A website ad for a sofa on www.lovesofas.co.uk was headed "NOVARO LEFT HAND LEATHER CORNER SUITE (BLACK/RED)". Text under the heading "Items Specifics" included "Material: Premium Bonded Leather/ Leather Match".
The complainant, who had purchased the sofa, challenged whether the "leather" claims were misleading and could be substantiated, because he understood the material used was not leather.
Love Sofas Ltd said the product was upholstered with bonded leather, which they said was made of off-cuts of leather, which was shredded and reconstituted, and given a polyurethane coating to give a leather look. They understood that most bonded leather sofas sold in the UK comprised 15–35% leather content. They believed its use was widespread.
Love Sofas said the first line of their ad descriptions always stated that the product was made of bonded leather and never implied that it was top-grain or 100% natural leather. They believed the ad was therefore not misleading. They provided a copy of a fire safety report for the material in support of the claims.
They said there was much debate in the furniture industry worldwide as to how bonded leather should be labelled. They understood there had been discussions at the European Commission as to whether bonded leather should have a minimum of 50% leather content, but they were not aware if any standards had been implemented. They understood that industry bodies in the UK were not aware of any British standards for bonded leather. They provided copies of three British Standards which related to leather: BS EN 13336:2012, BS EN 15987:2011 and BS 2780:1983 + A1:2013 (the "Glossary of Leather Terms"); none included a definition of, or standard for, bonded leather. They said that the Glossary of Leather Terms was updated in July 2013 to include a definition for "bonded leather fibre". They stated that industry bodies had told them that bonded leather was a different material to bonded leather fibre. Love Sofas were not aware of the term "bonded leather fibre" being used in the industry.
The ASA considered consumers would understand the primary claim "NOVARO LEFT HAND LEATHER CORNER SUITE" to mean that the sofa was made from 100% leather. We considered consumers were likely to interpret the further claim "Premium Bonded Leather" to mean that the material was not constructed solely of leather, but that it was comprised largely of leather.
Love Sofas had said that the material comprised of shredded and reconstituted off-cuts of leather with a polyurethane coating, with a maximum leather content of 35%. However, they had not provided any evidence that formally assessed the composition of the material and we therefore considered that the claims in the ad, which implied that the material used was 100% leather or comprised largely of leather, had not been substantiated and were misleading to consumers.
We further noted that the Glossary of Leather Terms set out a definition for "leather"; we understood from that definition that the material described by Love Sofas should not be referred to as "LEATHER" as it was in the ad.

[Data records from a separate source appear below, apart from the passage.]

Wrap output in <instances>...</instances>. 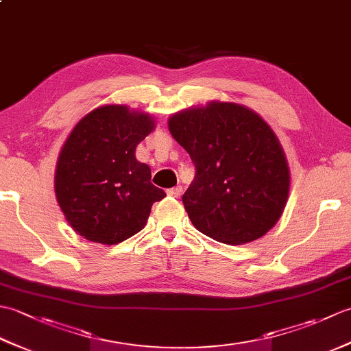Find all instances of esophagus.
<instances>
[{
    "label": "esophagus",
    "mask_w": 351,
    "mask_h": 351,
    "mask_svg": "<svg viewBox=\"0 0 351 351\" xmlns=\"http://www.w3.org/2000/svg\"><path fill=\"white\" fill-rule=\"evenodd\" d=\"M167 195L171 196V197H180L182 195V187H181V185H178V187L169 189L167 190Z\"/></svg>",
    "instance_id": "esophagus-1"
}]
</instances>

The Glossary also set out a definition for a type of leather material called "bonded leather fibre", which we noted corresponded closely with Love Sofa's description of "Premium Bonded Leather", except that the material in the advertiser's product did not contain a high enough percentage of leather fibre to meet the standard set out in the Glossary. The definition required that other components – such as a polyurethane coating – should be declared as part of the description. We were therefore also concerned that the material Love Sofas had said was used in the sofa did not appear to meet the most relevant British Standards and therefore should not be described as "leather" at all.
Because we had not seen evidence that the material used in the sofa was comprised of a significant proportion of leather, we concluded the claims had not been substantiated and the ad was misleading.
The ad breached CAP Code (Edition 12) rules 3.1 3.1 Marketing communications must not materially mislead or be likely to do so. (Misleading advertising) and 3.7 3.7 Before distributing or submitting a marketing communication for publication, marketers must hold documentary evidence to prove claims that consumers are likely to regard as objective and that are capable of objective substantiation. The ASA may regard claims as misleading in the absence of adequate substantiation. (Substantiation).
The ad must not appear again in its current form. We told Love Sofas not to use terms which implied that the materials used in their products was largely leather unless they held evidence demonstrating that was the case.